# Iron Chef Women Warriors



## jenni belle (Mar 10, 2005)

Anybody catch these battles last night? Very interesting. I was particularly impressed with Anita Lo. (Batali isn't my favorite, so I thought it was great when she won!) I would have loved to try some of those dishes. Especially those smoked porcinis...okay everything she prepared. 

And what do you think of the new Iron Chef, Cat Cora? I think once she gets a little more familiar with IC rules and timelines, she's really going to blossom! 

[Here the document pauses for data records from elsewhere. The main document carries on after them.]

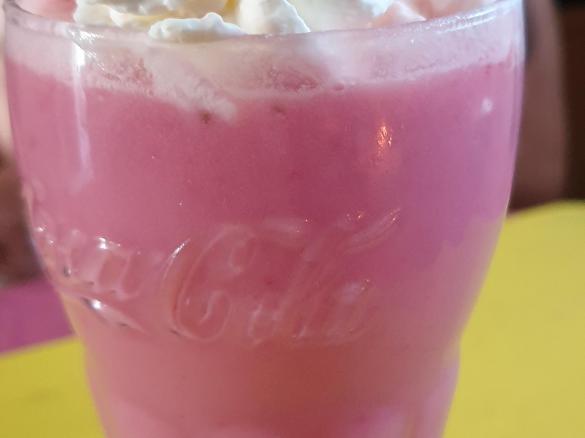 Nicoles Candy-Erdbeer-Ahoj Brause Milchshake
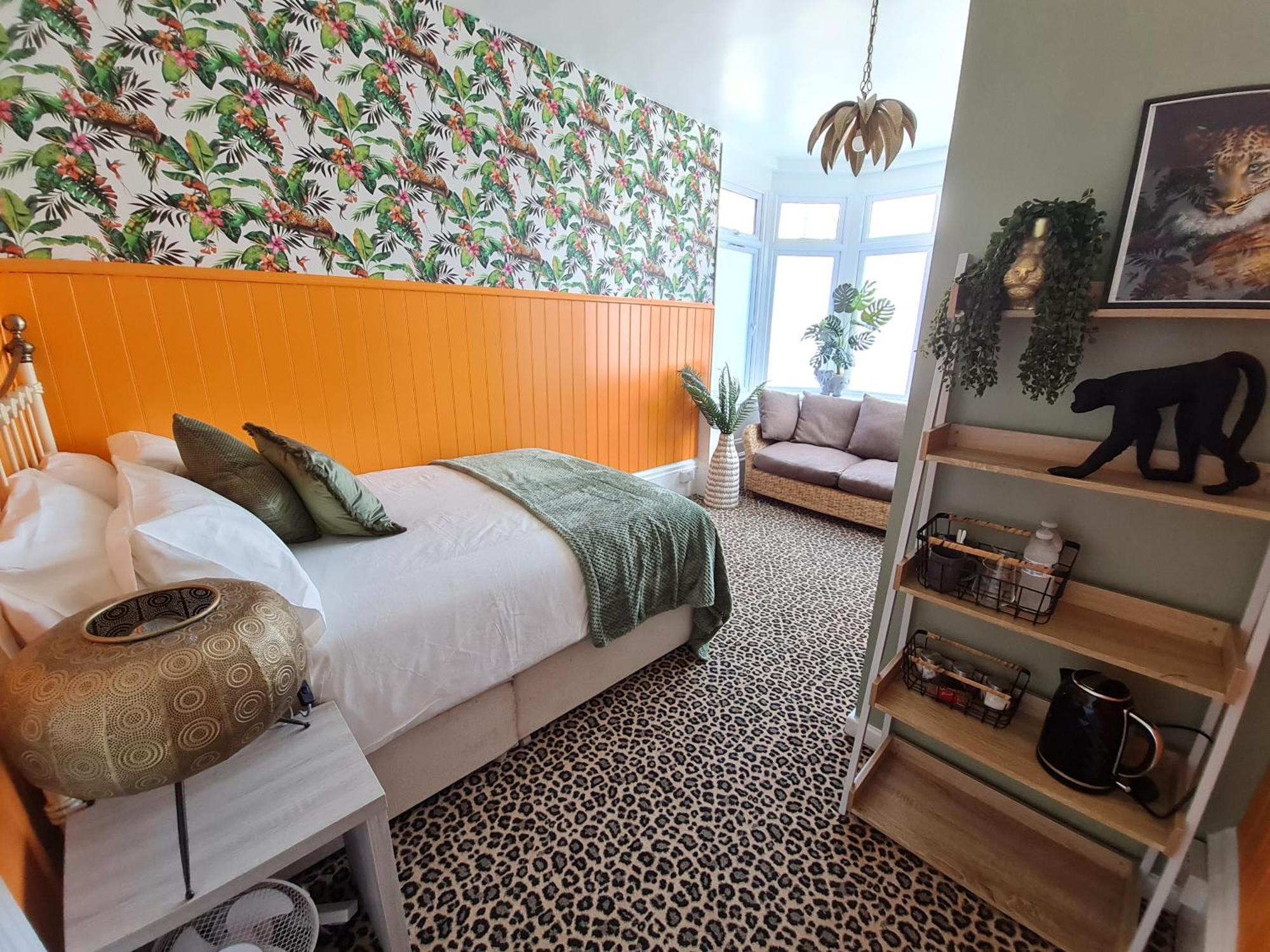 Lemur Lodge - Boutique Apartments - Short Stroll To The Beach Bournemouth Exteriör bild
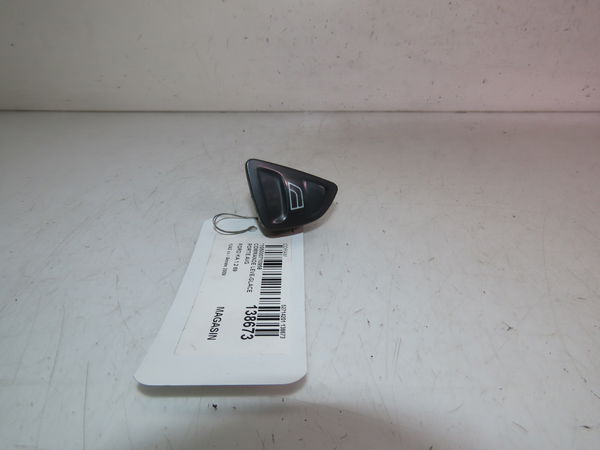 Commande lève-glace porte avant gauche Ford KA (RU8) 1.2 (2008-2016) 3 portes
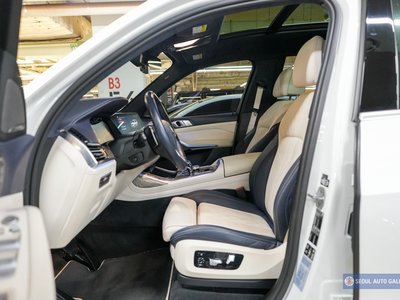BMW X7 - 10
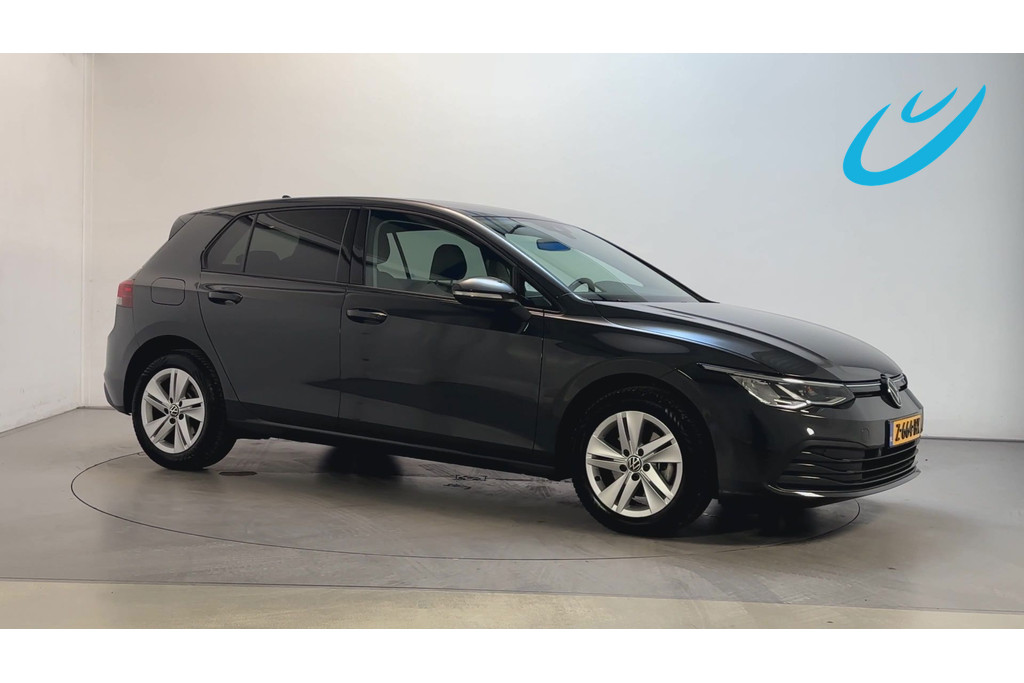 Volkswagen Golf 1.0 TSI 110pk Life Sfeerverlichting Virtual Cockpit Navigatie DAB+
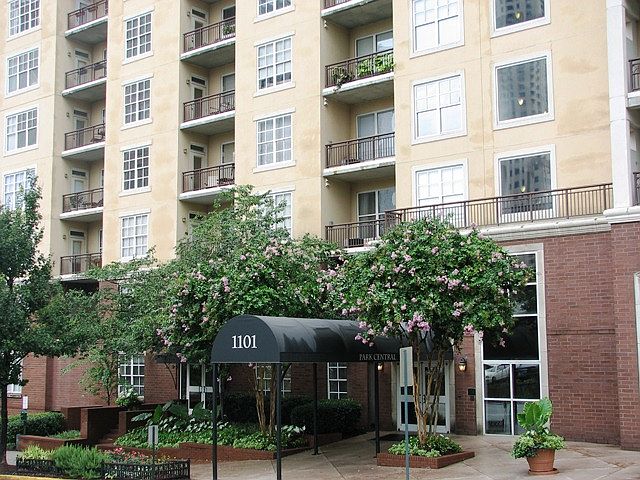 Park Central is a great building with tons of amenities, just a block from Piedmont Park and the Midtown Miracle Mile.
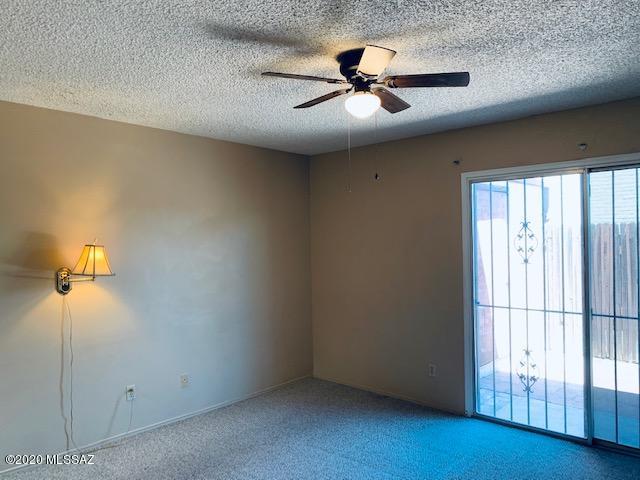 Pantano Park Townhouses - Residential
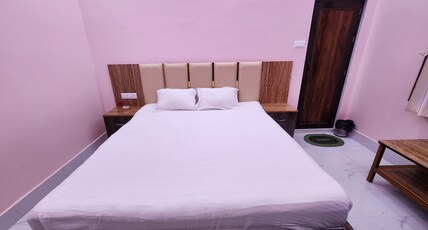 Saha Guest House & Restaurant Room Type - Double Deluxe Room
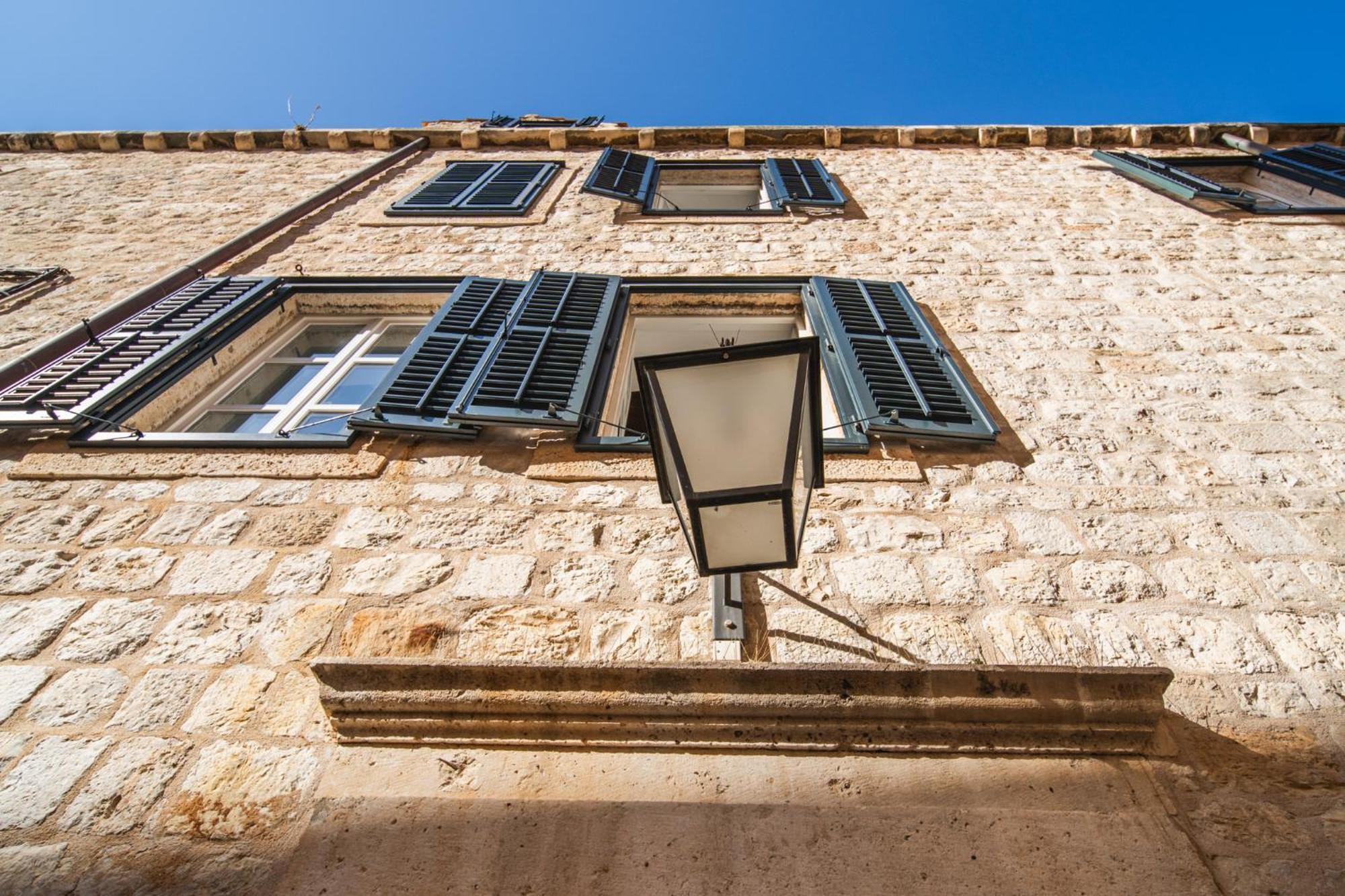 Apartment Sunce Palace With Free Offsite Parking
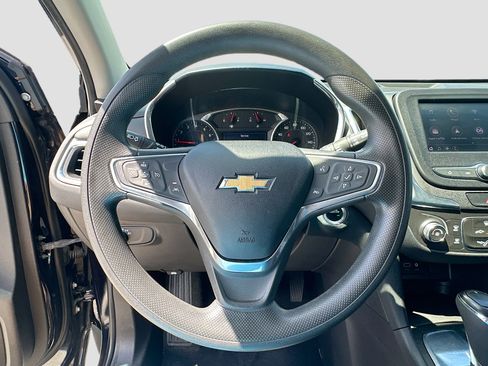 Used 2020 Chevrolet Equinox LT FWD image 11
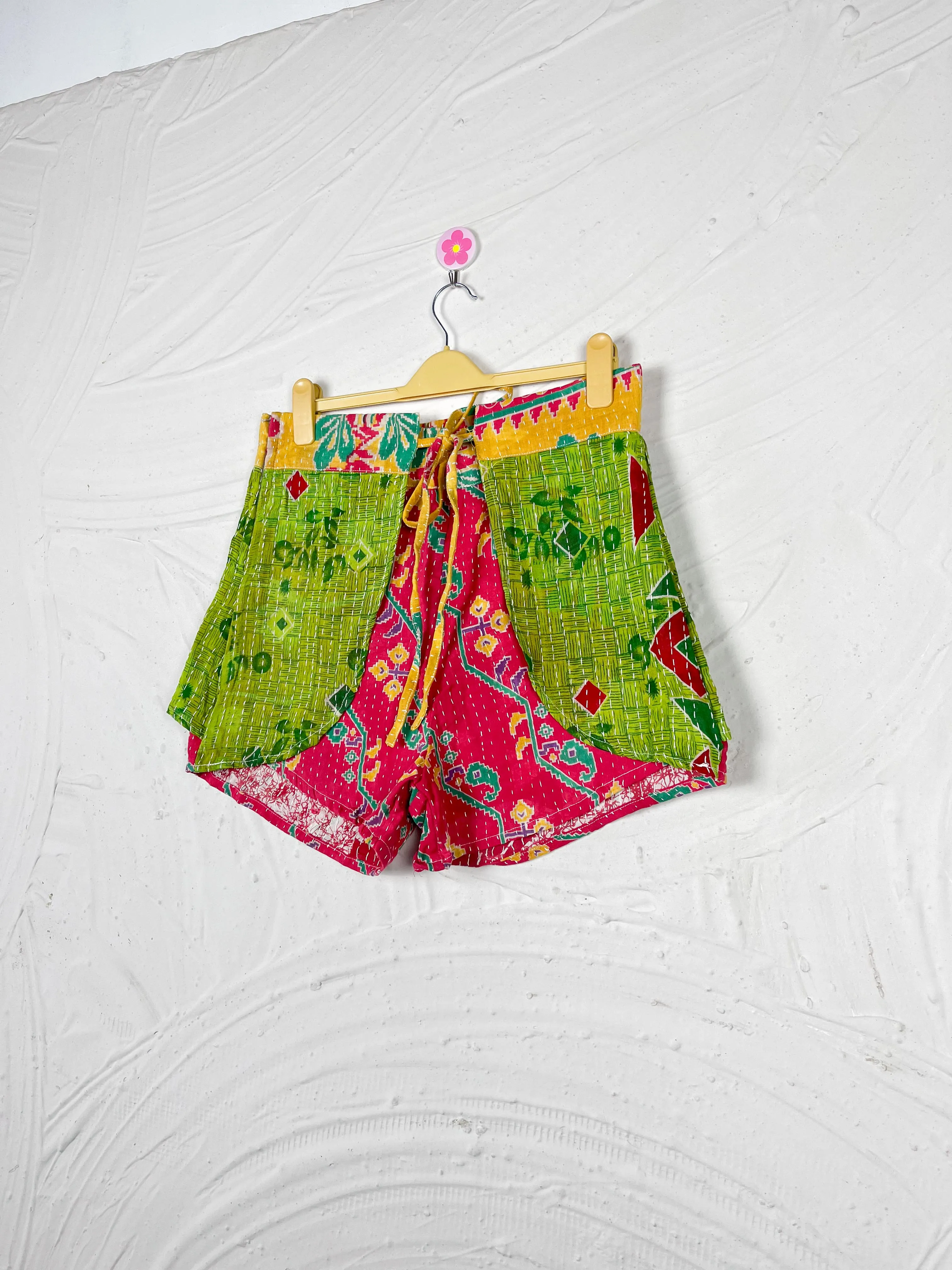 Happy Dance Shorts DCOSSH  M 22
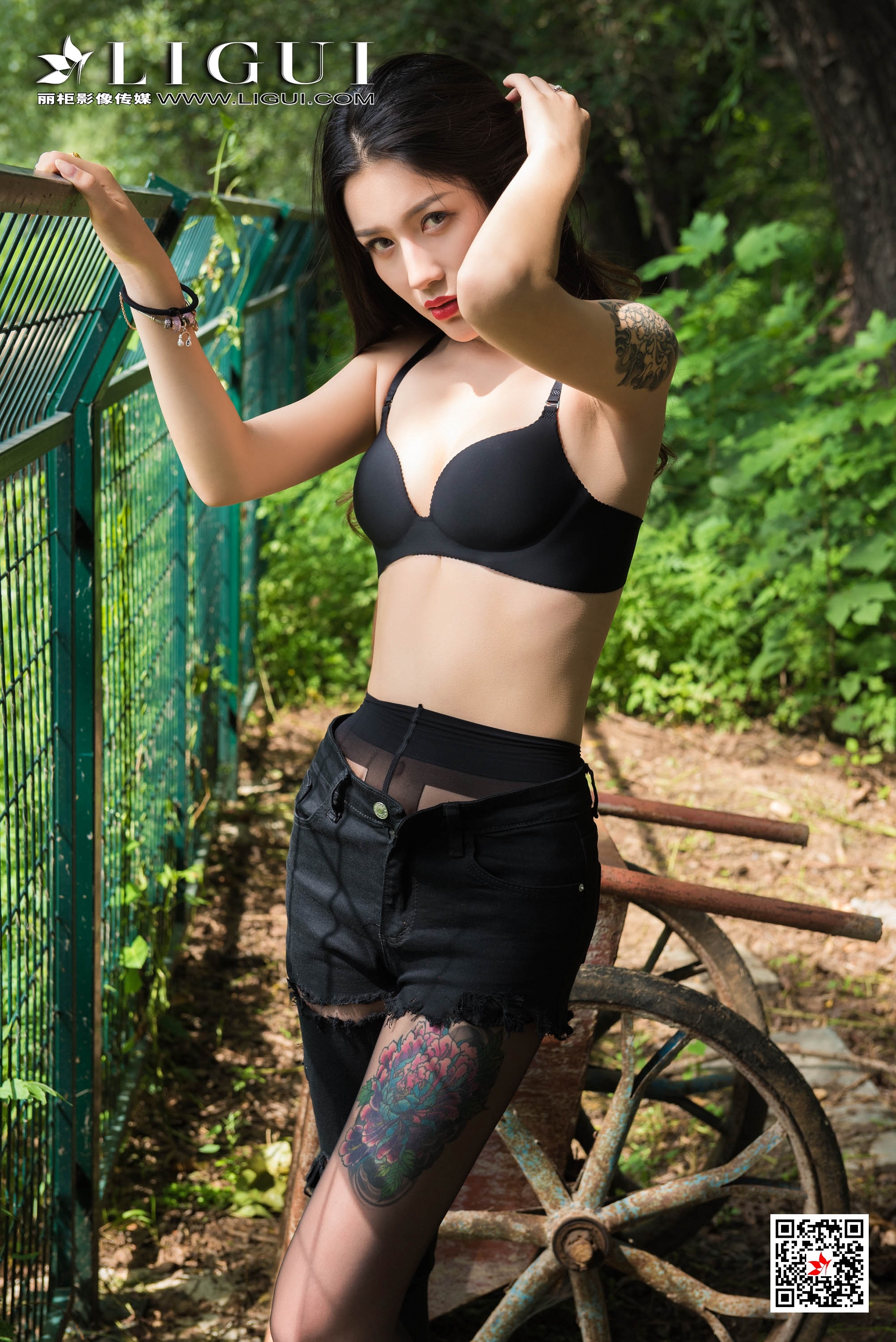 pretty lady dirty feet 169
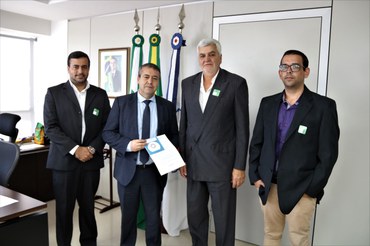 Ronaldo Nogueira (2º esq.) recebe prefeito e membros da Prefeitura de Ressaquinha/MGFoto: Daniel Ribeiro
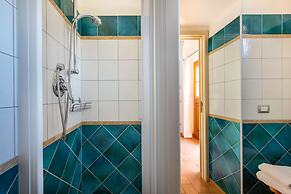 Maragani Beach Rooms & Breakfast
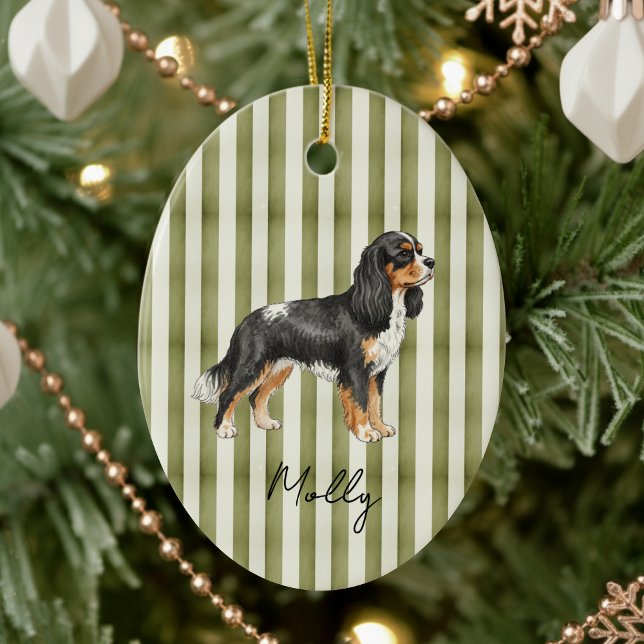 Handgezeichnetes Portrait Sketch King Cavalier Keramik Ornament (Celebrate the holidays with this timeless, vintage striped pet portrait! )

It did annoy me that on two consecutive battles there were faulty appliance problems. You'd think they'd look into fixing that the first time.


----------



## mezzaluna (Aug 29, 2000)

I missed the battle with Anita Lo but caught Cat's battle. Once I learned that her background was Greek, I expected a phyllo dish and wasn't surprised to see a version of moussaka. The skordalia as a side dish was kind of a shock; I've seen that only as a sauce/accompaniment to fried fish. Those baby octopi even looked tough; they should have been heated for about a minute or two, not left steaming as they were. (I was taught to cook octopus and squid either very briefly or for a long time.)

That said, I agree: she'll be up to the challenge. She seemed to be completely in control. Let's see how things go once she's run through the familiar Greek recipes. I'm pretty sure she'll be very entertaining and interesting.


----------



## nicko (Oct 5, 2001)

I saw the battle with Cat and I thought it was great to see a female iron chef, and hopefully in the future there will be more. At first I was suprised to see her knowing about her only from the kitchen design show she does on the food show but after watching her she defiantely knows her stuff. Good battle.


----------